Am folgenden Tag, nachdem wir nicht nur eine, sondern zwei neue Luftmatratzen für mich gekauft haben, was mir das Zelten künftig wesentlich angenehmer machen wird, und endlich einen warmen Schlafsack für Martin – jede Askese hat mal ein Ende -, peilen wir den Palo Duro Canyon an, 30 Meilen entfernt. Die Straße führt uns an riesigen Feldern, Kuh- und Pferdeweiden entlang. Zwischendurch Ställe enormen Ausmaßes. In den vorbeifahrenden Pickups trägt jeder Texaner einen Cowboyhut. Und das Ranching scheint nach wie vor die Nr.1 in Texas zu sein, zumindest hier in Panhandle, dem Pfannenstiel, wie dieser Landstrich heißt und dessen Bedeutung erst beim Betrachten der Form des Landes Texas klar wird.
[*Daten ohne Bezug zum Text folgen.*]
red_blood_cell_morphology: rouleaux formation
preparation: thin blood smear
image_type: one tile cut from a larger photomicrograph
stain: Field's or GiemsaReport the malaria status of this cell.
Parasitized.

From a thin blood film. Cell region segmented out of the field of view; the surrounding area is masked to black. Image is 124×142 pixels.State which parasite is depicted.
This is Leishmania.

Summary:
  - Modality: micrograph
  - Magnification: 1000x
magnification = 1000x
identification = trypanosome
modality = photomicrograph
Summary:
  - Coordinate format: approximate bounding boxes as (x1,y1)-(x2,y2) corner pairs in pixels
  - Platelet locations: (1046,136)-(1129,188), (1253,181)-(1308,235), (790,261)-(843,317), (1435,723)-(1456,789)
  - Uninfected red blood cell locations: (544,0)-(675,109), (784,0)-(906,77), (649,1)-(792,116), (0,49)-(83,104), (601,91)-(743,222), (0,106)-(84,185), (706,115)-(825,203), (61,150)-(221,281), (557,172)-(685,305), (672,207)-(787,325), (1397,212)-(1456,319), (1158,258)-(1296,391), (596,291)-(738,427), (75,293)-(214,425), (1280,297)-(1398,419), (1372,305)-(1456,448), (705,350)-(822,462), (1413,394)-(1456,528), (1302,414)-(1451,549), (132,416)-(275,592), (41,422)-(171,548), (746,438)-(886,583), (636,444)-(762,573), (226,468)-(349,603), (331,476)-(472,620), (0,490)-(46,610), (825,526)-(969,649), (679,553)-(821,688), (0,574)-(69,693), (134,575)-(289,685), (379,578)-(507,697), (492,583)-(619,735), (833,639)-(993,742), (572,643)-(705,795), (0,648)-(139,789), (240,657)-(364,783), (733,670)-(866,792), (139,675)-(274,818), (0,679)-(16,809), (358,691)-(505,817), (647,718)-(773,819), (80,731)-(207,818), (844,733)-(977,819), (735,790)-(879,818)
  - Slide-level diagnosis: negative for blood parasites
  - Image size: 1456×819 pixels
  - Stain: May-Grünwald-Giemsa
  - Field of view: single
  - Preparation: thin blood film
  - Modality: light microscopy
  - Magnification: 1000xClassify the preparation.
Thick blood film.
Der Canyon ist sehr schön, manche Straßen waren von den Creeks überflutet, und wir müssen mehrmals durch das lehmige Wasser fahren. Ich möchte ein Stück auf dem Komantschentrail laufen. Die Gesteinsschichten, die Pflanzen- und Tierwelt interessieren mich. Ich wage mich ein Stück weiter als Martin, der gelesen hat, dass Klapperschlangen Hochsaison haben, und deshalb zurückbleibt, nicht ohne ein wachendes Auge über mich zu behalten. Bei der Heimfahrt entdecke ich ein richtiges Longhornrind, die hier auch gezüchtet werden, fast doppelt so groß wie eine normale Kuh. Aber es mag mich nicht, will keine Publicity und verschwindet schnell zwischen den Büschen. Aber die Hörner, Wahnsinn!

Dafür gibts ein Foto aus dem Cowboymuseum in Oklahoma City

Als sich der Wind abends wieder deutlich verstärkt, freuen wir uns über unser kleines Blockhaus, Kabin Nr.6.